HOW TO COMPLETE THIS TASK.
All lines from the one containing "white background 125685210" through the last line of the listing below are to be copied exactly. Exclude the pictures.
------ DATA BLOCK ------
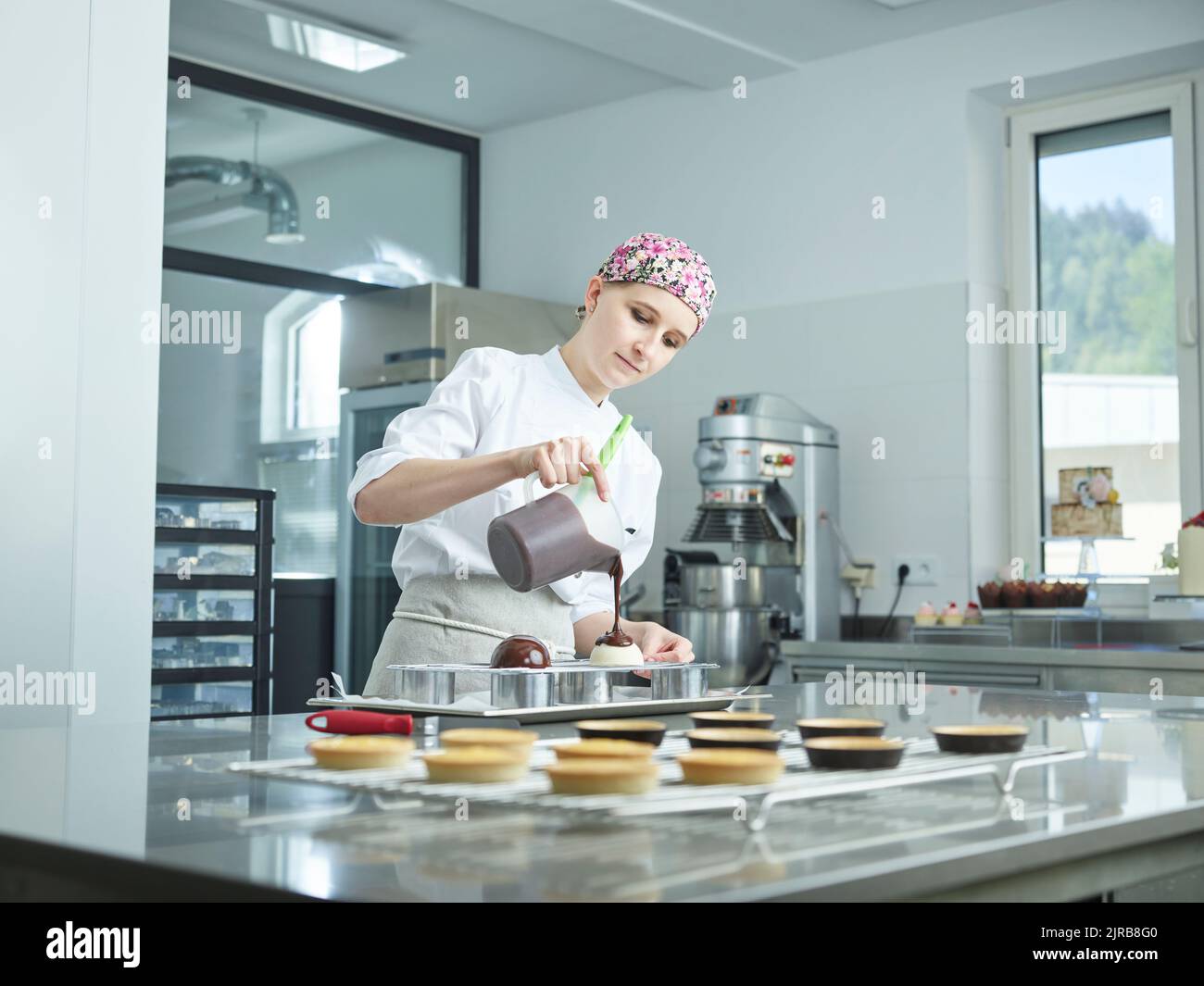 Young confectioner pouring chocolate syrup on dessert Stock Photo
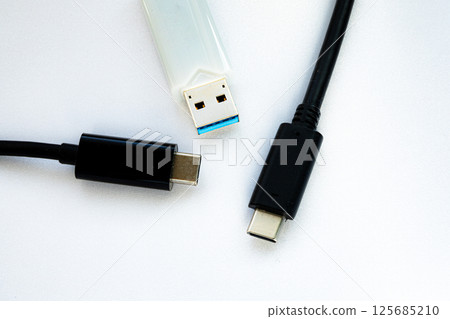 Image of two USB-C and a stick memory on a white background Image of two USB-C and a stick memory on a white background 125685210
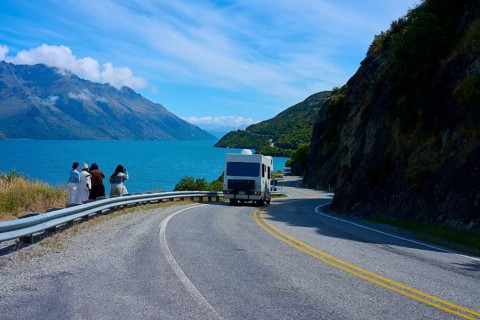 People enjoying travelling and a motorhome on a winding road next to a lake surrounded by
------
REPLY.
 Image of two USB-C and a stick memory on a white background Image of two USB-C and a stick memory on a white background 125685210
 People enjoying travelling and a motorhome on a winding road next to a lake surrounded by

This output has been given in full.